Hekim fizik egzersiz ve hareketlilik konusunda danışmanlık vermelidir. Bu bağlamda aktif yaşlanma kavramı içinde fizik egzersizin önemi vurgulanmalıdır.Öncelikli olarak yaşlının günlük fiziksel aktivitelerinin neler olduğu ve aktivite sınırlarının belirlenmesi gerekir. Fiziksel aktivite özelliklerine göre kişinin hareketliliğinin korunmasına ve egzersiz programının hazırlanmasına destek verilmelidir.Günlük 30 dakika ya da daha uzun sürede, orta derecedeki fiziksel aktivitenin gerçekleşmesi sağlığın sürdürülmesinde yararlıdır. Hareketliliğin korunması ve egzersizin yapılmasındaki engellerin aşılmasına yönelik yaşlılara önerilerde bulunulmalıdır Yaşlılara yönelik yerel ve ulusal aktivite programlarının geliştirilmesi için çaba gösterilmeli, bunun için yerel yönetimlerle işbirliği içinde yaşlı koordinasyon merkezlerinin kurulmasına destek vermelidir.

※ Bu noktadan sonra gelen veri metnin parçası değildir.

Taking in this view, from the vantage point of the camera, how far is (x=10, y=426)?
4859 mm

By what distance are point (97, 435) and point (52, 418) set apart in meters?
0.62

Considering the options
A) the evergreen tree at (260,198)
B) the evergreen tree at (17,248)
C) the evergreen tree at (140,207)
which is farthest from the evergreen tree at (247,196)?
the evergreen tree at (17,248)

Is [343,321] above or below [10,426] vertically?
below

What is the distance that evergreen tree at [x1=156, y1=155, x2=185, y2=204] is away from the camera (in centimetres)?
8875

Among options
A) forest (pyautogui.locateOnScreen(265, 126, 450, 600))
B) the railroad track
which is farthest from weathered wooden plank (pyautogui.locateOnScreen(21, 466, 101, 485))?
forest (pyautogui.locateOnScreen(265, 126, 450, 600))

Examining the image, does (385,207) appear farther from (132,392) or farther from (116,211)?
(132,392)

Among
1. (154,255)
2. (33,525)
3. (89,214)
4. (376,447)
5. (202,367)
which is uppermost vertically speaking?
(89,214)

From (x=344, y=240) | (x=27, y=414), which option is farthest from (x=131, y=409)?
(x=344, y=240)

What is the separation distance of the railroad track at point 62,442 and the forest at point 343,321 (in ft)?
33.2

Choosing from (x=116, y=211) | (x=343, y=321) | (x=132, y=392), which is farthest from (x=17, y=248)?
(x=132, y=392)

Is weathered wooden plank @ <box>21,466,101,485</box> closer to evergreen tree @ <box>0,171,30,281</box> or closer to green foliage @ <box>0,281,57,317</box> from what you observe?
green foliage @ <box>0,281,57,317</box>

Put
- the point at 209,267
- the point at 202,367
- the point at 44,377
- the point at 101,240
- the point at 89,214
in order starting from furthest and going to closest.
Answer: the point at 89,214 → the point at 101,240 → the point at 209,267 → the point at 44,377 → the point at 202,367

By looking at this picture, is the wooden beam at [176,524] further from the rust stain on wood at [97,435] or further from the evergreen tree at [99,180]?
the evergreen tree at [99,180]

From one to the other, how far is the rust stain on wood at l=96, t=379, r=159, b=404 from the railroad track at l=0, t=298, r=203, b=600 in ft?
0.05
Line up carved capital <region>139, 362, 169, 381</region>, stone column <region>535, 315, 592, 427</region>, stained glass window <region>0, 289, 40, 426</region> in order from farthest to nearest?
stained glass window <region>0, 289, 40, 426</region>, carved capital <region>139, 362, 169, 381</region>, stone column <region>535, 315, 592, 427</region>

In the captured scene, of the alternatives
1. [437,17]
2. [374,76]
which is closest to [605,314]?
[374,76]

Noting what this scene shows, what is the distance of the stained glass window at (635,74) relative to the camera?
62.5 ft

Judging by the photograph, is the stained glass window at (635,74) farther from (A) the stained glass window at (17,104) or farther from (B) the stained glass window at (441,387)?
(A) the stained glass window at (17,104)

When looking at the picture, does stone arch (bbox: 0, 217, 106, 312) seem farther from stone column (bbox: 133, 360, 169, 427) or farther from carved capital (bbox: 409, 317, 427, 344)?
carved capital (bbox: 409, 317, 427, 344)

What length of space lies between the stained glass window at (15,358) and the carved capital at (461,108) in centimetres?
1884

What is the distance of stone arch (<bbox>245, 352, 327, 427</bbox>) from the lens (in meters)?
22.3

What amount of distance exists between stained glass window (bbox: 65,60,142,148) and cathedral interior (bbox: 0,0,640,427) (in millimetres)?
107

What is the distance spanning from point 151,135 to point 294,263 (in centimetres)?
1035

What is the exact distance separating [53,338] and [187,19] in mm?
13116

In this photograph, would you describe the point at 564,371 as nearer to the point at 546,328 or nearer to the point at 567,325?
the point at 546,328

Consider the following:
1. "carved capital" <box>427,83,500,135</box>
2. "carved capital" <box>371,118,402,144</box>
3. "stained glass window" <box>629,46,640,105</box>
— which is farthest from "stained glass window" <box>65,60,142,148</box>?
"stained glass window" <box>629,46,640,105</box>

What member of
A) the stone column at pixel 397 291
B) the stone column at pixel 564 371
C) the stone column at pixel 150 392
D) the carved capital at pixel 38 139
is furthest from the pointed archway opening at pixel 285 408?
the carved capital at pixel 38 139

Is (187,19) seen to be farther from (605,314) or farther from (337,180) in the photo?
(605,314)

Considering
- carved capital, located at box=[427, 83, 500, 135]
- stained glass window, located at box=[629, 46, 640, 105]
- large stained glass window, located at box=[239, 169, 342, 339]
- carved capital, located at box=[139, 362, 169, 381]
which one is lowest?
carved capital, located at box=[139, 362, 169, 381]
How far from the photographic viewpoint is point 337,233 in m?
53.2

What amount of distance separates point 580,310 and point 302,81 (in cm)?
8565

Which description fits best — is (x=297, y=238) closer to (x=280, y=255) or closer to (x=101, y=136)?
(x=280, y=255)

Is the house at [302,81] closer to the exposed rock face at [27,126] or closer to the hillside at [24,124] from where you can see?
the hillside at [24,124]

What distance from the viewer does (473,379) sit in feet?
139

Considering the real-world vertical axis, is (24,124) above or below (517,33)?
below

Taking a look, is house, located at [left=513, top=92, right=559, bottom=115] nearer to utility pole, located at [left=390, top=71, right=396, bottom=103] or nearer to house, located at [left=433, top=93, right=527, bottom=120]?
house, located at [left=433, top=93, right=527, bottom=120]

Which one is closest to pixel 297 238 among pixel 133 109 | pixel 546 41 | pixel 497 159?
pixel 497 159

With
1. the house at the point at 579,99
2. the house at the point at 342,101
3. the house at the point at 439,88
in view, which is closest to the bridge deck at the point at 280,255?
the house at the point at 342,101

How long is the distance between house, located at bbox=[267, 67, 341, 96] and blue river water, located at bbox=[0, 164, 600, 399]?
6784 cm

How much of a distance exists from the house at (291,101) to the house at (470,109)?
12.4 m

Tütün Kullanımının Kontrolü

Tütün kullanımının sağlık üzerindeki olumsuz etkileri bilinmektedir. Tütün kullanımının kontrolü bakımından da çeşitli yaklaşımlar yapılmaktadır. Bu yaklaşımların bir bölümü tütün kullanım alışkanlığının hiç edinilmemesi için çaba gösterilmesi, diğer bir bölüm de sigara ve tütün ürünü kullanan kişilerin bu davranıştan vazgeçmeleri için çaba gösterilmesidir. Bu bakımdan birinci basamak sağlık kuruluşları çok önemli bir rol oynayabilir. Birinci basamak sağlık kuruluşları sigara ve tütün ürünü kullananların sigarayı bırakmaları için önemli rol oynamanın yanı sıra çocuk ve gençlerin sigara alışkanlığı edinmelerinin önlenmesi bakımından da rol üstlenebilir. Bu anlamda yasal düzenlemeler de çok önemli destek sağlamaktadır. Tütün kontrolü bakımından diğer bir boyut ise sigara dumanından pasif etkilenmenin önlenmesidir. Pasif etkilenme insanların toplu olarak bulunduğu yerlerde söz konusudur. Bu bakımdan eğitim ve sağlık kuruluşları ile toplu yaşanılan/bulunulan yerlerde tütün kullanımının yasaklanması yönünde yasal düzenlemeler vardır. Ancak yasal düzenlemeler ev ortamını kapsamamaktadır. Ev ortamındaki etkilenmenin önlenmesi bakımından da aile bireylerinin eğitiminin yeri önemlidir.

Sonuç olarak birinci basamak sağlık kuruluşlarının ve buralarda çalışan hekimlerin tütün kontrolü bakımından görev ve sorumlulukları şu belirtilen başlıklar kapsamında olmalıdır; hekimlik uygulamalarında her başvurana/hastaya sigara/tütün ürünü kullanıp kullanmadığını sorma, sigara kullanıyorsa miktar ve süresini sorma, sigara kullananlara bırakmasını önerme, sigara kullananlara bırakma yönünde destek sağlama, sigara kullananlar ve sigarayı bırakmış olanlar için izlem programı yapma, sigara bırakma konusunda kullanılabilecek ilaçlar/maddeler verme.